Text segment:
□ □ □ □ □
2. Base Station Positioning

Base station positioning is generally applied to mobile phone users. Mobile base station positioning services, also known as Location Based Services (LBS), obtain the location information of mobile terminal users through the network of telecom operators (such as GSM networks).

After inserting the SIM card and powering on, mobile devices such as mobile phones actively search for surrounding base station information and establish contact with the base stations. In areas where signals can be searched, the mobile phone can detect multiple base stations, but the distance and signal strength vary. When communicating, it will select the nearest and strongest signal base station as the communication base station. The other base stations are not useless; when your position changes, the signal strength of different base stations will change. If the signal from base station A is weaker than that from base station B, the phone will first communicate with base station B to prevent sudden disconnection, and after coordinating the communication method, it will switch from A to B. This is why your phone consumes more power on a train than at home; it continuously searches and connects to base stations.

The principle of base station positioning is also simple: we know that the farther away from the base station, the weaker the signal. By estimating the distance to the base station based on the signal strength received by the phone, when the phone simultaneously detects signals from at least three base stations (which is very easy with current network coverage), it can roughly estimate the distance from the base stations; base stations in the mobile network are uniquely determined, and their geographic locations are also unique, allowing the distances from the phone to three base stations (three points) to be obtained. According to the principle of three-point positioning, circles can be drawn multiple times with the base station as the center and the distance as the radius, and the intersection of these circles is the position of the phone.

Figure: Base Station “Three-Point Positioning” Principle

Since the signals in base station positioning are easily interfered with, it inherently determines its inaccuracy, with an accuracy of about 150 meters, making it basically unsuitable for driving navigation. The positioning condition is that the phone must be in an area with base station signals and in a SIM card registered state (it cannot work in flight mode with Wi-Fi on or with the SIM card removed), and it must receive signals from three base stations, regardless of whether indoors or outdoors. However, the positioning speed is extremely fast; once there is a signal, positioning can be done quickly. Its main use is to quickly understand your location when there is no GPS and no Wi-Fi.

Table: Comparison of Two Outdoor Positioning Technologies

Positioning Technology Moving from Outdoor to Indoor

GPS and base station positioning technologies basically meet users’ needs for location services in outdoor scenarios. However, people spend 80% of their lives indoors, and a large number of positioning needs occur indoors for personal users, service robots, and new IoT devices. Indoor scenes are obstructed by buildings, GNSS signals quickly attenuate, or are completely blocked, making it impossible to meet the navigation and positioning needs in indoor scenarios.

In recent years, location service-related technologies and industries have been developing from outdoor to indoor to provide ubiquitous location-based services, driven mainly by the enormous application and commercial potential of indoor location services. Many companies, including OS providers, service providers, and device and chip providers, are competing in this market.

1. Indoor Positioning Applications

Indoor positioning refers to the technology used to determine people’s real-time location or movement trajectory indoors. Based on this information, various applications can be realized.
□ □ □ □ □
Dataset extract:

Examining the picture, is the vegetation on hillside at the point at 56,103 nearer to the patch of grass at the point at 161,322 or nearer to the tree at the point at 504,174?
□ □ □ □ □
Direction 1: List the groups that the positioning text says have many positioning needs occurring indoors.
Direction 2: According to the positioning text, why does a phone use more power on a train than at home?
Direction 3: Continue the positioning text from where it stops.
The material after the positioning text is separate from it.

Exercise output 1:
Personal users
Service robots
New IoT devices

Exercise output 2: On a moving train, the signal strength of different base stations keeps changing, so the phone keeps searching for base stations and connecting to them. That constant searching and switching uses more power.

Exercise output 3:
• Merchants in large shopping malls can use indoor positioning technology to understand where foot traffic is highest, which routes customers usually take, etc., to more scientifically arrange counters or choose locations for promotional events.

• Customers can also use indoor positioning technology to find the placement area of the items they need more conveniently and obtain the best route to that location.

• Parents no longer need to worry about their children getting lost in the mall, as indoor positioning technology can provide real-time location tracking of the child.

• Company managers can use indoor positioning technology to know the status of personnel indoors in real time, optimizing the use of air conditioning to achieve energy saving and emission reduction, and also effectively improve security levels.

• By deploying indoor positioning technology, telecom operators can better identify indoor coverage “blind spots” and “hot spots” and provide better communication services to users indoors.

• ……

2. Challenges Facing Indoor Positioning

Compared to outdoor positioning, indoor positioning faces many unique challenges, such as the strong dynamism of indoor environments, which can vary widely; different buildings have different indoor layouts; the indoor environment is more complex, requiring higher precision to distinguish different features.

So what requirements must practical indoor positioning solutions meet? They mainly include the following aspects: accuracy, coverage, reliability, cost, power consumption, scalability, and response time.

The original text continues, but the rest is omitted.